TASK DETAILS => Turn all the entries below into a single numbered list with one line per item, and skip every blank line.

Saved data entries
+---+

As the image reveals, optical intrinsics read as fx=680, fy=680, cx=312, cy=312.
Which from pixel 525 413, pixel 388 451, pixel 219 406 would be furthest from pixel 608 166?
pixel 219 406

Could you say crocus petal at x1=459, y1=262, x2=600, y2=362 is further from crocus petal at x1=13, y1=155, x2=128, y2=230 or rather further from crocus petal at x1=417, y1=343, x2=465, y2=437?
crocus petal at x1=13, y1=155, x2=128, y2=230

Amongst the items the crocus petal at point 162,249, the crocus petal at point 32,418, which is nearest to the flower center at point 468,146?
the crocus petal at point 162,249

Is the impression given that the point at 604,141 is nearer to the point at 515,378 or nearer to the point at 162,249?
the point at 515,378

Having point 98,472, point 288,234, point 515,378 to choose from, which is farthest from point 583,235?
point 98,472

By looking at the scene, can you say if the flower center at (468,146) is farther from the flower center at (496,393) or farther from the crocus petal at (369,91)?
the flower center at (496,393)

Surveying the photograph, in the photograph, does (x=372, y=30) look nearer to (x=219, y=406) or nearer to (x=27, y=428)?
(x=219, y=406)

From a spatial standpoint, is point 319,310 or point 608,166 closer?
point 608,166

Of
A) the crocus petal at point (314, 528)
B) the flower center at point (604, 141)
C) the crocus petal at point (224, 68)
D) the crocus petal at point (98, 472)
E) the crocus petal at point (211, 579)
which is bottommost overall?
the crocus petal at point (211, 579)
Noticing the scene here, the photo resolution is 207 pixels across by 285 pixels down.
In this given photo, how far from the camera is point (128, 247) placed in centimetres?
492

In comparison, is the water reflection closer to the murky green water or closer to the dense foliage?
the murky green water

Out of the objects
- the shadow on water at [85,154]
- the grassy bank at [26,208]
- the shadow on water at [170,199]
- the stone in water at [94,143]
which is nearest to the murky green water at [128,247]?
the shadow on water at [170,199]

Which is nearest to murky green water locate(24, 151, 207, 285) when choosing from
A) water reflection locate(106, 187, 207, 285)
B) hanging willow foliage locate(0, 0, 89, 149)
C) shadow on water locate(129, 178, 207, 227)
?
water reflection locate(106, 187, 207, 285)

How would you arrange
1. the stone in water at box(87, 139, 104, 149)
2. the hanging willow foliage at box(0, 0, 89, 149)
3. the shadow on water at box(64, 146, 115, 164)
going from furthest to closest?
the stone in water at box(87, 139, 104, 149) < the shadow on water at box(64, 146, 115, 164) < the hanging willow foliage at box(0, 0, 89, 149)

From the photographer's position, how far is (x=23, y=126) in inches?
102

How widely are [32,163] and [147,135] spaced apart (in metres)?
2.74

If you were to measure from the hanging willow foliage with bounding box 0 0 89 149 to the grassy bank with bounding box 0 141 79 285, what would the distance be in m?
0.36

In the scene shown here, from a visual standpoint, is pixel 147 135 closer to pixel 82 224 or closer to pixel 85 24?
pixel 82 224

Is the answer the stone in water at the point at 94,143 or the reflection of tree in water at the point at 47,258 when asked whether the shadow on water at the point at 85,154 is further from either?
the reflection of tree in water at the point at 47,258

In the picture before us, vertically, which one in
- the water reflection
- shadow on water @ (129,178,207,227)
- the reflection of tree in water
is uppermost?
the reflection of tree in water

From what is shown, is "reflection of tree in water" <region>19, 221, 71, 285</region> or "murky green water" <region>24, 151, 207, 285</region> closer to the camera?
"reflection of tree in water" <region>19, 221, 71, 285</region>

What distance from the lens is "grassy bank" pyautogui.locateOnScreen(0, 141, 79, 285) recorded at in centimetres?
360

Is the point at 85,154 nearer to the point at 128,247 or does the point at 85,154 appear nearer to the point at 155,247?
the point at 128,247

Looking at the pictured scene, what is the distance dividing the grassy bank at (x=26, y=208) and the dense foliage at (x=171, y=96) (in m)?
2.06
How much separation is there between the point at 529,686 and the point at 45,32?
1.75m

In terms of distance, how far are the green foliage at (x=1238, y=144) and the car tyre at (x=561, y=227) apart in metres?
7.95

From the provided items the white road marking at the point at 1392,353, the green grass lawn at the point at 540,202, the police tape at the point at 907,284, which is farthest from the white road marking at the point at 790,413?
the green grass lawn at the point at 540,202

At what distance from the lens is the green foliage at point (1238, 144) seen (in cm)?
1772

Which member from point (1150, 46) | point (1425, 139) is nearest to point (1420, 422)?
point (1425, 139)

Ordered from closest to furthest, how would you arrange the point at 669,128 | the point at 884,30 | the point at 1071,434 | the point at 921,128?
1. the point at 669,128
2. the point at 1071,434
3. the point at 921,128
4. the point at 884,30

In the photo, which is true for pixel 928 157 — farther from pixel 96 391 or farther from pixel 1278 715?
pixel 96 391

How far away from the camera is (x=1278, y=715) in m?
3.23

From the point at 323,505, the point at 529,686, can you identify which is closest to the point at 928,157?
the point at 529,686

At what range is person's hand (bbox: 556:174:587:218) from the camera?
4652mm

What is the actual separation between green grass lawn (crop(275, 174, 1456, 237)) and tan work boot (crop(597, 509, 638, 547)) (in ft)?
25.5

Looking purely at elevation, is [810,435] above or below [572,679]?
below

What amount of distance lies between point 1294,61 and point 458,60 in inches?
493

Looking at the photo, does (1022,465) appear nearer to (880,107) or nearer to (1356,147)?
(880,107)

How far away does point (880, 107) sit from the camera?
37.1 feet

+---+

FINAL RESULT =>
1. As the image reveals, optical intrinsics read as fx=680, fy=680, cx=312, cy=312.
2. Which from pixel 525 413, pixel 388 451, pixel 219 406 would be furthest from pixel 608 166?
3. pixel 219 406
4. Could you say crocus petal at x1=459, y1=262, x2=600, y2=362 is further from crocus petal at x1=13, y1=155, x2=128, y2=230 or rather further from crocus petal at x1=417, y1=343, x2=465, y2=437?
5. crocus petal at x1=13, y1=155, x2=128, y2=230
6. Amongst the items the crocus petal at point 162,249, the crocus petal at point 32,418, which is nearest to the flower center at point 468,146?
7. the crocus petal at point 162,249
8. Is the impression given that the point at 604,141 is nearer to the point at 515,378 or nearer to the point at 162,249?
9. the point at 515,378
10. Having point 98,472, point 288,234, point 515,378 to choose from, which is farthest from point 583,235?
11. point 98,472
12. By looking at the scene, can you say if the flower center at (468,146) is farther from the flower center at (496,393) or farther from the crocus petal at (369,91)?
13. the flower center at (496,393)
14. Surveying the photograph, in the photograph, does (x=372, y=30) look nearer to (x=219, y=406) or nearer to (x=27, y=428)?
15. (x=219, y=406)
16. From a spatial standpoint, is point 319,310 or point 608,166 closer?
17. point 608,166
18. Of
19. A) the crocus petal at point (314, 528)
20. B) the flower center at point (604, 141)
21. C) the crocus petal at point (224, 68)
22. D) the crocus petal at point (98, 472)
23. E) the crocus petal at point (211, 579)
24. which is bottommost overall?
25. the crocus petal at point (211, 579)
26. Noticing the scene here, the photo resolution is 207 pixels across by 285 pixels down.
27. In this given photo, how far from the camera is point (128, 247) placed in centimetres?
28. 492
29. In comparison, is the water reflection closer to the murky green water or closer to the dense foliage?
30. the murky green water
31. Out of the objects
32. - the shadow on water at [85,154]
33. - the grassy bank at [26,208]
34. - the shadow on water at [170,199]
35. - the stone in water at [94,143]
36. which is nearest to the murky green water at [128,247]?
37. the shadow on water at [170,199]
38. Which is nearest to murky green water locate(24, 151, 207, 285) when choosing from
39. A) water reflection locate(106, 187, 207, 285)
40. B) hanging willow foliage locate(0, 0, 89, 149)
41. C) shadow on water locate(129, 178, 207, 227)
42. ?
43. water reflection locate(106, 187, 207, 285)
44. How would you arrange
45. 1. the stone in water at box(87, 139, 104, 149)
46. 2. the hanging willow foliage at box(0, 0, 89, 149)
47. 3. the shadow on water at box(64, 146, 115, 164)
48. going from furthest to closest?
49. the stone in water at box(87, 139, 104, 149) < the shadow on water at box(64, 146, 115, 164) < the hanging willow foliage at box(0, 0, 89, 149)
50. From the photographer's position, how far is (x=23, y=126) in inches?
51. 102
52. How widely are [32,163] and [147,135] spaced apart (in metres)?
53. 2.74
54. If you were to measure from the hanging willow foliage with bounding box 0 0 89 149 to the grassy bank with bounding box 0 141 79 285, what would the distance be in m?
55. 0.36
56. In the scene shown here, from a visual standpoint, is pixel 147 135 closer to pixel 82 224 or closer to pixel 85 24?
57. pixel 82 224
58. Is the answer the stone in water at the point at 94,143 or the reflection of tree in water at the point at 47,258 when asked whether the shadow on water at the point at 85,154 is further from either?
59. the reflection of tree in water at the point at 47,258
60. In the picture before us, vertically, which one in
61. - the water reflection
62. - shadow on water @ (129,178,207,227)
63. - the reflection of tree in water
64. is uppermost?
65. the reflection of tree in water
66. From what is shown, is "reflection of tree in water" <region>19, 221, 71, 285</region> or "murky green water" <region>24, 151, 207, 285</region> closer to the camera?
67. "reflection of tree in water" <region>19, 221, 71, 285</region>
68. What distance from the lens is "grassy bank" pyautogui.locateOnScreen(0, 141, 79, 285) recorded at in centimetres?
69. 360
70. Is the point at 85,154 nearer to the point at 128,247 or does the point at 85,154 appear nearer to the point at 155,247?
71. the point at 128,247
72. Looking at the pictured scene, what is the distance dividing the grassy bank at (x=26, y=208) and the dense foliage at (x=171, y=96) (in m)?
73. 2.06
74. How much separation is there between the point at 529,686 and the point at 45,32?
75. 1.75m
76. In terms of distance, how far are the green foliage at (x=1238, y=144) and the car tyre at (x=561, y=227) apart in metres?
77. 7.95
78. From the provided items the white road marking at the point at 1392,353, the green grass lawn at the point at 540,202, the police tape at the point at 907,284, which is farthest from the white road marking at the point at 790,413?
79. the green grass lawn at the point at 540,202
80. At what distance from the lens is the green foliage at point (1238, 144) seen (in cm)?
81. 1772
82. Which member from point (1150, 46) | point (1425, 139) is nearest to point (1420, 422)?
83. point (1425, 139)
84. Ordered from closest to furthest, how would you arrange the point at 669,128 | the point at 884,30 | the point at 1071,434 | the point at 921,128?
85. 1. the point at 669,128
86. 2. the point at 1071,434
87. 3. the point at 921,128
88. 4. the point at 884,30
89. In the photo, which is true for pixel 928 157 — farther from pixel 96 391 or farther from pixel 1278 715?
90. pixel 96 391
91. How far away from the camera is (x=1278, y=715) in m?
92. 3.23
93. From the point at 323,505, the point at 529,686, can you identify which is closest to the point at 928,157?
94. the point at 529,686
95. At what range is person's hand (bbox: 556:174:587:218) from the camera?
96. 4652mm
97. What is the actual separation between green grass lawn (crop(275, 174, 1456, 237)) and tan work boot (crop(597, 509, 638, 547)) (in ft)?
98. 25.5
99. Looking purely at elevation, is [810,435] above or below [572,679]?
100. below
101. What amount of distance lies between point 1294,61 and point 458,60 in inches?
102. 493
103. Looking at the photo, does (1022,465) appear nearer to (880,107) or nearer to (1356,147)?
104. (880,107)
105. How far away does point (880, 107) sit from the camera?
106. 37.1 feet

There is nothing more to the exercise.